Die beiden Karriereladys, die durchaus freundlich im Umgang, aber eisern in der Sache sind, haben den dereinst schwächelnden US-Konzern mit harter Hand auf Vordermann gebracht, indem sie etwa 40 Prozent der Belegschaft abbauten.

Für das US-Wirtschaftsmagazin "Forbes", das alljährlich ein Ranking der 100 Superladys veröffentlicht, zählen beide zu den mächtigsten Frauen der Welt. Sheila Bair, 56-jährige Chefin des US-Einlagensicherungsfonds Federal Deposit Insurance Corporation, wird von der Zeitschrift sogar, knapp hinter der deutschen Kanzlerin Angela Merkel, als zweitmächtigste Frau der Welt geführt. Die gelernte Wissenschafterin, die bis 2006 an der University of Massachusetts Finanzpolitik lehrte und nebenbei Kinderbücher schreibt, ist im Interesse der Anleger letzte Anlaufstelle für bankrotte Banken.

Allein im heurigen Jahr hatte sie 69 einschlägige Pleiten zu verzeichnen - insgesamt ein Job, der anderswo wohl einem Mann vorbehalten wäre.

Während Männer in Toppositionen des Big Business weltweit noch immer so selbstverständlich sind wie Verkehrsunfälle, Grippewellen oder Naturkatastrophen, gelten Frauen als Konzernbosse auch in den Vereinigten Staaten als elitäre Minderheit. Der Ausnahmefall Xerox scheint jedoch Schule zu machen: Renommierte Unternehmen setzen nicht - wie vielerorts üblich - auf durchwegs männliche Vorstandsteams, sondern haben ihre oberste Führungsposition mit einer Frau besetzt.
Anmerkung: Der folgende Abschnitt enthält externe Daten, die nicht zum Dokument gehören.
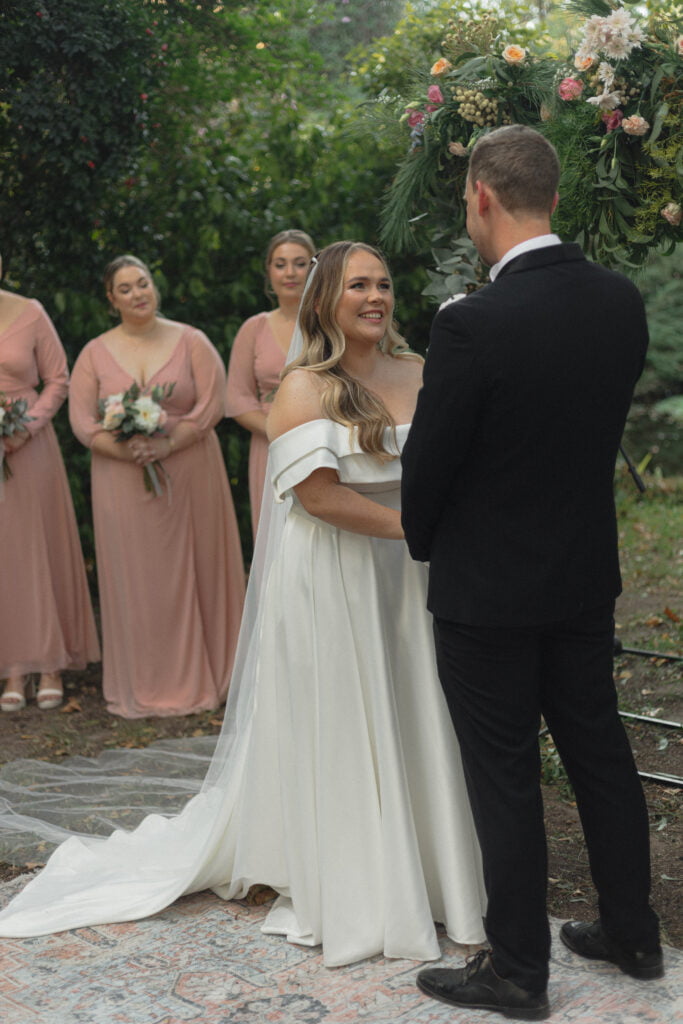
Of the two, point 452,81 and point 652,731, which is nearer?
point 452,81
Speziell in den letzten Jahren ist dieser Trend augenscheinlich geworden, weil etliche Managerinnen die traditionell männerdominierten Konzernstrukturen sprengen konnten und das dümmliche Klischee zu widerlegen scheinen, dass Wirtschaftsbosse unbedingt männlich zu sein haben: Beim Nahrungsmittelmulti Kraft Foods etwa hat die 56-jährige Irene Rosenfeld seit drei Jahren das letzte Wort - und das funktioniert genau so gut wie früher. Sie brachte nicht weniger als 26 Jahre Erfahrung in der Nahrungsmittelindustrie ein und hatte sich als promovierte Marketingspezialisten stets für schwierige Missionen empfohlen.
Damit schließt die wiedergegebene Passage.